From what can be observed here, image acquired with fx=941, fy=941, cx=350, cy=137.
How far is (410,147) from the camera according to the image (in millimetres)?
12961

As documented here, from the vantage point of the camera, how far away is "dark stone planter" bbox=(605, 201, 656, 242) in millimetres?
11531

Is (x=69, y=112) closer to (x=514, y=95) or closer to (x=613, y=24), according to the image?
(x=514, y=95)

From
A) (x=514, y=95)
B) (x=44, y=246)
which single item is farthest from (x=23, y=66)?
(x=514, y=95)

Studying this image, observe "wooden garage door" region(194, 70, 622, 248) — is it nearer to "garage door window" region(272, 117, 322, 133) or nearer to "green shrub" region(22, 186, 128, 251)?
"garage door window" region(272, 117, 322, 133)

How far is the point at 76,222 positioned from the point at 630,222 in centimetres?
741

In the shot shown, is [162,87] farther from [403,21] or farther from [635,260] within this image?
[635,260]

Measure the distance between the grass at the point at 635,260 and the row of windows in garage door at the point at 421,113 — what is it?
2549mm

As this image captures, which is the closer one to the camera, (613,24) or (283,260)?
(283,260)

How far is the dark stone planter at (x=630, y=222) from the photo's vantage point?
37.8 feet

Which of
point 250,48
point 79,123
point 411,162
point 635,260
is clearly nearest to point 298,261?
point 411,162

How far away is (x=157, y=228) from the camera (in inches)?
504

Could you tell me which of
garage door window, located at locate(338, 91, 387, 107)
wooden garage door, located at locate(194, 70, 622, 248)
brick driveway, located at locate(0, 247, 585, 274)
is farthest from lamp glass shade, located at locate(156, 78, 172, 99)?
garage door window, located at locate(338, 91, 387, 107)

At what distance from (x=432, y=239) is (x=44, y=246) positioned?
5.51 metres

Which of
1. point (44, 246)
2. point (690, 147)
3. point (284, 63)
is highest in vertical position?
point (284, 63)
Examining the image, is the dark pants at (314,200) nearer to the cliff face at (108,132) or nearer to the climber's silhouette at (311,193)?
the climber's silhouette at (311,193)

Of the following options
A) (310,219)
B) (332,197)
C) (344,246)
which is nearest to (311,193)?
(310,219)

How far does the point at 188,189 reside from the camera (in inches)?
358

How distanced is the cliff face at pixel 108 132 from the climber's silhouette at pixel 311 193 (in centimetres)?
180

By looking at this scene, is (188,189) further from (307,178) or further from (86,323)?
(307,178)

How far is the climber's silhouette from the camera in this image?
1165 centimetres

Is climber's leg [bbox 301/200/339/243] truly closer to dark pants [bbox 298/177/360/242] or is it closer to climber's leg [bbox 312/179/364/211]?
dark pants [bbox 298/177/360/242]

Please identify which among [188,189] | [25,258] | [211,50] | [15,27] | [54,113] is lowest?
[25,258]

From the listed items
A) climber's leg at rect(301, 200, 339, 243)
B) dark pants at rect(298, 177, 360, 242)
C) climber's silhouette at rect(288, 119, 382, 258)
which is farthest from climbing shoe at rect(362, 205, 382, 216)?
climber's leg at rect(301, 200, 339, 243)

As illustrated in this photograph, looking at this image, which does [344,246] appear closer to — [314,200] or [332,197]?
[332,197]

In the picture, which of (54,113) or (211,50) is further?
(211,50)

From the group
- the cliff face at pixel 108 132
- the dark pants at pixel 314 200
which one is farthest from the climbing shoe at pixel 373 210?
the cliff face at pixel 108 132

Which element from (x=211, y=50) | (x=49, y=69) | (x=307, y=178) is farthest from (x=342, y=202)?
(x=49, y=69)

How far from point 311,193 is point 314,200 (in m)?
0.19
---
* **Brief**:
Write out the listing once more, matching it exactly.

* **Solution to the exercise**:
From what can be observed here, image acquired with fx=941, fy=941, cx=350, cy=137.
How far is (410,147) from the camera according to the image (in millimetres)?
12961

As documented here, from the vantage point of the camera, how far away is "dark stone planter" bbox=(605, 201, 656, 242) in millimetres?
11531

Is (x=69, y=112) closer to (x=514, y=95) or closer to (x=613, y=24), according to the image?
(x=514, y=95)

From
A) (x=514, y=95)
B) (x=44, y=246)
which single item is farthest from (x=23, y=66)?
(x=514, y=95)

Studying this image, observe "wooden garage door" region(194, 70, 622, 248) — is it nearer to "garage door window" region(272, 117, 322, 133) or nearer to "green shrub" region(22, 186, 128, 251)?
"garage door window" region(272, 117, 322, 133)

How far is the point at 76,222 positioned from the point at 630,222 in centimetres?
741

In the shot shown, is [162,87] farther from [403,21] or farther from [635,260] within this image?
[635,260]

Measure the distance between the grass at the point at 635,260 and the row of windows in garage door at the point at 421,113 — what is it?
2549mm

As this image captures, which is the closer one to the camera, (613,24) or (283,260)?
(283,260)

How far is the dark stone planter at (x=630, y=222) from the photo's vantage point?
37.8 feet

Which of
point 250,48
point 79,123
point 411,162
point 635,260
is clearly nearest to point 298,261?
point 411,162

How far away is (x=157, y=228) from the camera (in inches)?
504

Could you tell me which of
garage door window, located at locate(338, 91, 387, 107)
wooden garage door, located at locate(194, 70, 622, 248)
brick driveway, located at locate(0, 247, 585, 274)
is farthest from lamp glass shade, located at locate(156, 78, 172, 99)?
garage door window, located at locate(338, 91, 387, 107)

At what distance from (x=432, y=239) is (x=44, y=246) positioned?
5.51 metres

Which of
1. point (44, 246)
2. point (690, 147)
3. point (284, 63)
is highest in vertical position?
point (284, 63)
Examining the image, is the dark pants at (314,200) nearer to the cliff face at (108,132) or nearer to the climber's silhouette at (311,193)?
the climber's silhouette at (311,193)

Of the following options
A) (310,219)
B) (332,197)
C) (344,246)
which is nearest to (311,193)?
(310,219)

How far does the point at 188,189 reside from the camera (in inches)?
358

How distanced is the cliff face at pixel 108 132 from the climber's silhouette at pixel 311 193 (in centimetres)?
180

By looking at this scene, is (188,189) further from (307,178) or further from (86,323)?
(307,178)

How far is the climber's silhouette from the camera in this image?
1165 centimetres

Is climber's leg [bbox 301/200/339/243] truly closer to dark pants [bbox 298/177/360/242] or is it closer to climber's leg [bbox 312/179/364/211]?
dark pants [bbox 298/177/360/242]

Please identify which among [188,189] | [25,258] | [211,50] | [15,27] | [54,113] is lowest?
[25,258]

From the listed items
A) climber's leg at rect(301, 200, 339, 243)
B) dark pants at rect(298, 177, 360, 242)
C) climber's silhouette at rect(288, 119, 382, 258)
which is farthest from climbing shoe at rect(362, 205, 382, 216)?
climber's leg at rect(301, 200, 339, 243)

As illustrated in this photograph, looking at this image, which does [344,246] appear closer to — [314,200] or [332,197]?
[332,197]

In the picture, which of (54,113) or (211,50) is further?
(211,50)

From the group
- the cliff face at pixel 108 132
- the dark pants at pixel 314 200
which one is farthest from the climbing shoe at pixel 373 210?
the cliff face at pixel 108 132

Which element from (x=211, y=50) | (x=49, y=69) | (x=307, y=178) is farthest from (x=342, y=202)?
(x=49, y=69)

How far from point 311,193 is point 314,200 (in m)?
0.19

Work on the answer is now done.